WORK INSTRUCTIONS >> In the records below, find the lines that include "give" and copy each.

DATA SUPPLIED >>
%%
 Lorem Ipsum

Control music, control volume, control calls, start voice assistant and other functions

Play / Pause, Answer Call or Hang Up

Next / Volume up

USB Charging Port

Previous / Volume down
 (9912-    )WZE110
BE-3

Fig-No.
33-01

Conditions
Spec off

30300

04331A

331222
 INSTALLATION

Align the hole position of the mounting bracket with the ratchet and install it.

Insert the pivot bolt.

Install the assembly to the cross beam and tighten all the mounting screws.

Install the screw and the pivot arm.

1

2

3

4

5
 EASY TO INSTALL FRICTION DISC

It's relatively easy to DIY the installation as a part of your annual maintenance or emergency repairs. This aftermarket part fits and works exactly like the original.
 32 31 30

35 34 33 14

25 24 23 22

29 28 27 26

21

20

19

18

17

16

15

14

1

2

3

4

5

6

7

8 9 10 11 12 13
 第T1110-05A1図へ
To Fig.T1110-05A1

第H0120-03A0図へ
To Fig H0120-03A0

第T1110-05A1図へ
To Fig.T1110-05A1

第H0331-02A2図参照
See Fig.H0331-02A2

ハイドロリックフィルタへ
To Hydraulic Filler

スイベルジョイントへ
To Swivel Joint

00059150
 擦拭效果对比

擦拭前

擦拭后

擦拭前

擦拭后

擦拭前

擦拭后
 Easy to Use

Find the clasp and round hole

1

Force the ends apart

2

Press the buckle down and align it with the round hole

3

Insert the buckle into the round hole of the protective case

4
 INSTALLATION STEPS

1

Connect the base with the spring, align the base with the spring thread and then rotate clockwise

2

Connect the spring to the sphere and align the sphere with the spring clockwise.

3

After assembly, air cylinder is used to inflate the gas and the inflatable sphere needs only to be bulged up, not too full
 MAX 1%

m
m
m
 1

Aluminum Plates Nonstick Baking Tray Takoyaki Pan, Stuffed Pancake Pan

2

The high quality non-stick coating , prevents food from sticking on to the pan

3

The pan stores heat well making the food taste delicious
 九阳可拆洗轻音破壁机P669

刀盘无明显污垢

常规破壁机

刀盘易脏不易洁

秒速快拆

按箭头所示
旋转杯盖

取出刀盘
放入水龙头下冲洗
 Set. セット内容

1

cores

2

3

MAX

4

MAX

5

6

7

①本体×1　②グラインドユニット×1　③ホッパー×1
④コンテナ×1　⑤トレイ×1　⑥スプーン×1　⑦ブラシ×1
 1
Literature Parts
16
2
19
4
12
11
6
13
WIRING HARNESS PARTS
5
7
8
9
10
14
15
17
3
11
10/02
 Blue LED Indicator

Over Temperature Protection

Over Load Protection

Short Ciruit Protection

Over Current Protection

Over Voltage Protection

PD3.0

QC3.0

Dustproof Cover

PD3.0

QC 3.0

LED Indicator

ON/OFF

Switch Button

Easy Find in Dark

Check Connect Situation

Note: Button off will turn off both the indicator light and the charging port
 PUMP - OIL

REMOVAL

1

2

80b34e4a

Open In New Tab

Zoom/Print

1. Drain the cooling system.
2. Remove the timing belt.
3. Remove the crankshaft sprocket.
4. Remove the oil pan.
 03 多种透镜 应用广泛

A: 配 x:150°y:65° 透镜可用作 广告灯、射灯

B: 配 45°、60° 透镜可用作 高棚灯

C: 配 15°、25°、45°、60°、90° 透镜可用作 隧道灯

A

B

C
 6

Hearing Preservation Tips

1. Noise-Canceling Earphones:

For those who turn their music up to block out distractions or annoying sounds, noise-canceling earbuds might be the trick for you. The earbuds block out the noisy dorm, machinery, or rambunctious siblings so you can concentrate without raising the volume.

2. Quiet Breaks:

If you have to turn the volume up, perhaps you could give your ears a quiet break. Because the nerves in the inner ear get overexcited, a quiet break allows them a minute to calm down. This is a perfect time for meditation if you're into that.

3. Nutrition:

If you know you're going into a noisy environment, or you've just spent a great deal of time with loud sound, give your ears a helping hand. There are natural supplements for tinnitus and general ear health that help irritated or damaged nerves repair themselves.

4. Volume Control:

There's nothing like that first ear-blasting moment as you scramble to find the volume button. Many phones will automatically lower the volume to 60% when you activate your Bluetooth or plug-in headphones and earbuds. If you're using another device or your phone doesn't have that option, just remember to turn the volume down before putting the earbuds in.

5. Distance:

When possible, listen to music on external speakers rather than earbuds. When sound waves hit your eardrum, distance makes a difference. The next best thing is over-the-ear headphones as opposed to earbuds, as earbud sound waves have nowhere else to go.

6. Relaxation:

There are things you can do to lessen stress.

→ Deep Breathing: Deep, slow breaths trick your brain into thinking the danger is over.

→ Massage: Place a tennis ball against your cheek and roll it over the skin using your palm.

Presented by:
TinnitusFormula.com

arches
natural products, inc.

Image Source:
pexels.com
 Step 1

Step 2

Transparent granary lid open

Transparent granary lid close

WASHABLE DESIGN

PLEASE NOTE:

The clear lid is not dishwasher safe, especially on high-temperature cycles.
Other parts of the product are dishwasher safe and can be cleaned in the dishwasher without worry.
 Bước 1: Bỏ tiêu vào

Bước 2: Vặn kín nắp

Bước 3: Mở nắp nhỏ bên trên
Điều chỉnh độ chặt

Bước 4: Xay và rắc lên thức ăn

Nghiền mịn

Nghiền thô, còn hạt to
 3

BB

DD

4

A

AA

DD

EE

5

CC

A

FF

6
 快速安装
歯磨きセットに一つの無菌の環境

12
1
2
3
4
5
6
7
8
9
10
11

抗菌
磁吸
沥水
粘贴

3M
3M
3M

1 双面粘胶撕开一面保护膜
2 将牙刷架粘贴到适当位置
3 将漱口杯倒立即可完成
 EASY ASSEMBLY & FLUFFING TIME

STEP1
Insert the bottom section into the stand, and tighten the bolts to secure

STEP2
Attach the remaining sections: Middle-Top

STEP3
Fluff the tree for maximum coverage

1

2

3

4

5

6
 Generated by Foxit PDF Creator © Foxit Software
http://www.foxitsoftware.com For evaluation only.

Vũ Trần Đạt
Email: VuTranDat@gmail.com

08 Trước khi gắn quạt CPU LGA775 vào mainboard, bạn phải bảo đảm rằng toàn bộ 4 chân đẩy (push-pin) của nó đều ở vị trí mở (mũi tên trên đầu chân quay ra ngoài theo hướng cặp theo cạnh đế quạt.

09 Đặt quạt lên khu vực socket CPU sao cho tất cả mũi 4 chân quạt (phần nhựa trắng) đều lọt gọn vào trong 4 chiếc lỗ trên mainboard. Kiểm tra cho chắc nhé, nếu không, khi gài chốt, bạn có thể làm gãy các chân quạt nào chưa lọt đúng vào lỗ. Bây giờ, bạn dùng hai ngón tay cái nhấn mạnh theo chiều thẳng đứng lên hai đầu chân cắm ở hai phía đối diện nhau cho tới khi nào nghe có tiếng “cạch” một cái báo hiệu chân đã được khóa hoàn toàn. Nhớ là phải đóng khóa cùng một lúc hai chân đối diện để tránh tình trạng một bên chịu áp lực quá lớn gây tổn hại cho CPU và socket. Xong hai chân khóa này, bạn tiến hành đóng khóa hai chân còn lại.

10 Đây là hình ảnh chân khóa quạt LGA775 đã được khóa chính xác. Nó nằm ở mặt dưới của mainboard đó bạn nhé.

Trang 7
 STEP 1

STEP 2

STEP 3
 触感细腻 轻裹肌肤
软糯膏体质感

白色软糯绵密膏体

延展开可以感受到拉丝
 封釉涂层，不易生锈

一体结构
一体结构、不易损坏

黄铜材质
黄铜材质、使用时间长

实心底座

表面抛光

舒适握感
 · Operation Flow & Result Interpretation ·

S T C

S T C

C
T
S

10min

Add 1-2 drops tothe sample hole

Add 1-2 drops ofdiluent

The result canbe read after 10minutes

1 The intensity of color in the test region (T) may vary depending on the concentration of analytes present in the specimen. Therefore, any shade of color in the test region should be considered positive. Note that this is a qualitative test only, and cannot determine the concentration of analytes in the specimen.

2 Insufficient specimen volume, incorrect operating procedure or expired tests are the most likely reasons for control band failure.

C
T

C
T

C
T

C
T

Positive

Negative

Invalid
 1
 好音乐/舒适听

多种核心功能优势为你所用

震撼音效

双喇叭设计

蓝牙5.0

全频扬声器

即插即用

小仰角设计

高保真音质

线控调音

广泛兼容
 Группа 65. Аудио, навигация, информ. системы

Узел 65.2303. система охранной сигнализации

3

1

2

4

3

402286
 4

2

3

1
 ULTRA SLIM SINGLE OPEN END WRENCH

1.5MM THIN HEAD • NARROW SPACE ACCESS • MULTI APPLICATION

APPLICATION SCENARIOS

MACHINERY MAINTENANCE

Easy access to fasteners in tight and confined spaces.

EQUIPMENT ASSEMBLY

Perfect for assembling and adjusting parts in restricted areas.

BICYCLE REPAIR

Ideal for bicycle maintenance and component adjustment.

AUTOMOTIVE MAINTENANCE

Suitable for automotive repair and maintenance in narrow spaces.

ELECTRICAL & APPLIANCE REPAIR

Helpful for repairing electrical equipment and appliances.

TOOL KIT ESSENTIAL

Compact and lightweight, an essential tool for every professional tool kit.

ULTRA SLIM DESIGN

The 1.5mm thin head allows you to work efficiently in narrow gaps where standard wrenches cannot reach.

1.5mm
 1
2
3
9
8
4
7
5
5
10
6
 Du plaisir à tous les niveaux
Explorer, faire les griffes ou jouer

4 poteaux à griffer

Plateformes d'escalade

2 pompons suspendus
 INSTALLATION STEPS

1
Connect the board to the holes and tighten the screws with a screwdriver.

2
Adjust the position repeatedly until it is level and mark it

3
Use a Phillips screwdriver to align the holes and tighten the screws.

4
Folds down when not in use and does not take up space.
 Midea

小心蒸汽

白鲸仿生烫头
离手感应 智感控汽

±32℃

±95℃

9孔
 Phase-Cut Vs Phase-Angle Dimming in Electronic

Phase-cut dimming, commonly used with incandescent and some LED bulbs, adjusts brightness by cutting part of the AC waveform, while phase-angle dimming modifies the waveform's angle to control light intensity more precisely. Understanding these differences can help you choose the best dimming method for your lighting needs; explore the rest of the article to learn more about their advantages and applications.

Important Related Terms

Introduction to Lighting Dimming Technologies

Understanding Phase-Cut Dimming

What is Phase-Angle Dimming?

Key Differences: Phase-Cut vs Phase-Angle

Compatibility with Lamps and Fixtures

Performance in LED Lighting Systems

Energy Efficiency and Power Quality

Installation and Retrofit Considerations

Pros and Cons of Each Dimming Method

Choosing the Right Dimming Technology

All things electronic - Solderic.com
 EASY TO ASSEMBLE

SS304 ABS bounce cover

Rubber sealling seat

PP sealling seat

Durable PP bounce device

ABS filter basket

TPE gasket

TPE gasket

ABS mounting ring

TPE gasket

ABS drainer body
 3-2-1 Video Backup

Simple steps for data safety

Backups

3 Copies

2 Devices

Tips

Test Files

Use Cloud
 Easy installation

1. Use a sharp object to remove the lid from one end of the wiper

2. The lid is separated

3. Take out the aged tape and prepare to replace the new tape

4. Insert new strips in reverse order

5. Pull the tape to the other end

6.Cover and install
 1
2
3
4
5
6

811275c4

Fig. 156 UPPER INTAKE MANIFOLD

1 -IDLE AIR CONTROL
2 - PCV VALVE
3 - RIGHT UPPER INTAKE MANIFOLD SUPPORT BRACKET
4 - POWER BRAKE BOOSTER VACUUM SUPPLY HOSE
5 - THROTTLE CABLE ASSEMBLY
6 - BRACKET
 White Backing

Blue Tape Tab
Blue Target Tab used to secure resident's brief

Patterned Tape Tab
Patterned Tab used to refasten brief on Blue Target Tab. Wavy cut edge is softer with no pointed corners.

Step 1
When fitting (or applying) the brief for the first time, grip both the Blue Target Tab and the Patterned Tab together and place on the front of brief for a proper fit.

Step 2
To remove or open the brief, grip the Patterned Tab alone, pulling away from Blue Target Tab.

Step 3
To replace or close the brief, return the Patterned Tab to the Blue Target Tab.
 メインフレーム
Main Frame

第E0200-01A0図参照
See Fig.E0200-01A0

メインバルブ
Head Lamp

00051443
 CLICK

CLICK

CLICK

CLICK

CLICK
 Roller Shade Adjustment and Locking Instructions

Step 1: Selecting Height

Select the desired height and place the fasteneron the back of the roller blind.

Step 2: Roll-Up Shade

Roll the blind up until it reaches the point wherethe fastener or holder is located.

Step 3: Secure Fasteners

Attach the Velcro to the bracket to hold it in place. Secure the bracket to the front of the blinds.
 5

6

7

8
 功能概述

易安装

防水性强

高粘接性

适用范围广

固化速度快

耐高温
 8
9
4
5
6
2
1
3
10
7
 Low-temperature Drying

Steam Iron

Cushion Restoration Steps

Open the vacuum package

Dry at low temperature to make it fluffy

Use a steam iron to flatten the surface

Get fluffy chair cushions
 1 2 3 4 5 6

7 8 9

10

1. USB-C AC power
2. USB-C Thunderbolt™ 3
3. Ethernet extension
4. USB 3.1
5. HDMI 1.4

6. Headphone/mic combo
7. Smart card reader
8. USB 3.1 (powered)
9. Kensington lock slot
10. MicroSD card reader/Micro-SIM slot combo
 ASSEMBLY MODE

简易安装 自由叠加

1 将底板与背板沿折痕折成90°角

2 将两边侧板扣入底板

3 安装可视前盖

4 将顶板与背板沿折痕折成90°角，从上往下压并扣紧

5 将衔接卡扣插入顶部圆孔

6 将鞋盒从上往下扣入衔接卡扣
%%
ANSWER TO THIS EXERCISE >>
If you have to turn the volume up, perhaps you could give your ears a quiet break. Because the nerves in the inner ear get overexcited, a quiet break allows them a minute to calm down. This is a perfect time for meditation if you're into that.
If you know you're going into a noisy environment, or you've just spent a great deal of time with loud sound, give your ears a helping hand. There are natural supplements for tinnitus and general ear health that help irritated or damaged nerves repair themselves.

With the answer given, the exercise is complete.